**TASK**: From the forum thread on the VFD panel below, extract everything from "Contact TCI (Transcoil)" down to "increases with frequency.".

**PASSAGE PROVIDED**:
# vfd panel



## garfield (Jul 30, 2009)

I am building a vfd panel for a 75 hp pump for irrigation. The pump is only 25 feet away from the drive so I don't think I need load reactors. Do I need line reactors? If I understand correctly they can help with lightning when used with a lightning arrestor. For fuses is it important that I use the fast blowing fuses ahead of the drive? This will be operating on a pid loop that's programmed into the drive to maintain constant pressure when there's a different number of irrigators in use. He wants a price with and without a bypass contactor.


----------



## Kryptes (Aug 6, 2013)

Almost always use line reactors and time delay fuses.


----------



## garfield (Jul 30, 2009)

Kryptes said:


> Almost always use line reactors and time delay fuses.


Weg says they have a Built in DC link reactor so there's no need for an external line reactor? It seems like drive manufacturers like the fast blow fuses ahead of the drive. I don't know how much this decreases the risk of failure. Manufacturers are not paying for the fuses but no doubt do pay for some of the failures under warranty.


----------



## John Valdes (May 17, 2007)

Line reactors do only one thing. Correct impedance. The Weg drive has a built in line reactor? I am asking?

If it does, then you don't need one. If it does not have a line reactor built in, it is always a good idea to use one.
Some drive manufactures sell the reactor at 1/2 price with a drive and motor purchase. Weg does not, so bring it up and see what they offer you.

A line reactor is good insurance in regards to nuisance trips. Power induced nuisance trips.
Line and load reactors are actually 1:1 xfmr's. Some employ filtering along with isolation.
Contact TCI (Transcoil) about line reactors. Or ask Weg.

Weg will also provide the correct fuse type. It will be in the start up manual.
Follow their instructions.


----------



## ScooterMcGavin (Jan 24, 2011)

Line reactors are not transformers. The provide no electrical isolation whatsover. They are just an inductor in series with the line coming in or load going out. They help to limit the sudden changes in current going to the vfd and also filter out out the high frequency noise created by the drive as inductive reactance increases with frequency.


----------



## garfield (Jul 30, 2009)

On the fuses I think they are usually required in the start up but I rarely see them installed. Is a link reactor the same as a line reactor?


----------



## JRaef (Mar 23, 2009)

The #1 cause of VFD failures is excessive heat, the #2 cause is line transients. We all can see the heat issues and usually deal with it up front, but because people can't see line transients, they tend to ignore them.

Line reactors also add inductance to the input of the drive. The advantage to that is in what is called the "inductive time constant", which states that current in an inductive circuit can only change state at a rate commensurate with the inductance. So in other words, very fast transients on the line side will be slowed down by the reactor, that's likely what you heard with regard to lightning protection (although that's kind of a stretch). A much more common occurrence that a reactor helps protect against is utility grid switching transients.

**COLLECTED DATA**:
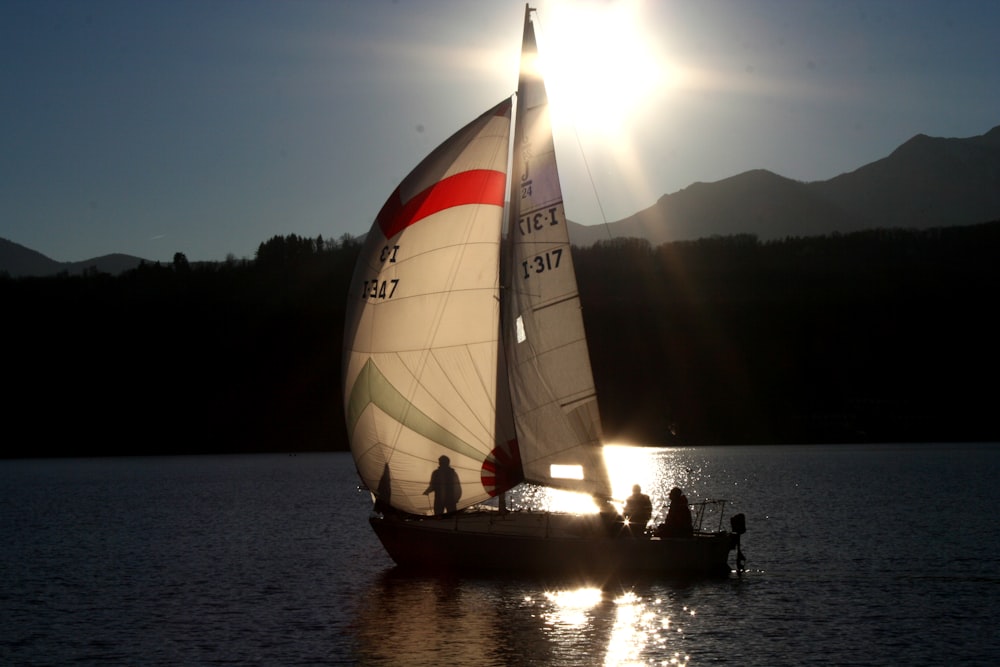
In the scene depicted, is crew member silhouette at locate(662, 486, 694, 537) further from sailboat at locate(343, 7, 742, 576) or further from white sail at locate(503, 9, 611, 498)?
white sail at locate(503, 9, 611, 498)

**RESPONSE TO THE EXERCISE**:
Contact TCI (Transcoil) about line reactors. Or ask Weg.

Weg will also provide the correct fuse type. It will be in the start up manual.
Follow their instructions.


----------



## ScooterMcGavin (Jan 24, 2011)

Line reactors are not transformers. The provide no electrical isolation whatsover. They are just an inductor in series with the line coming in or load going out. They help to limit the sudden changes in current going to the vfd and also filter out out the high frequency noise created by the drive as inductive reactance increases with frequency.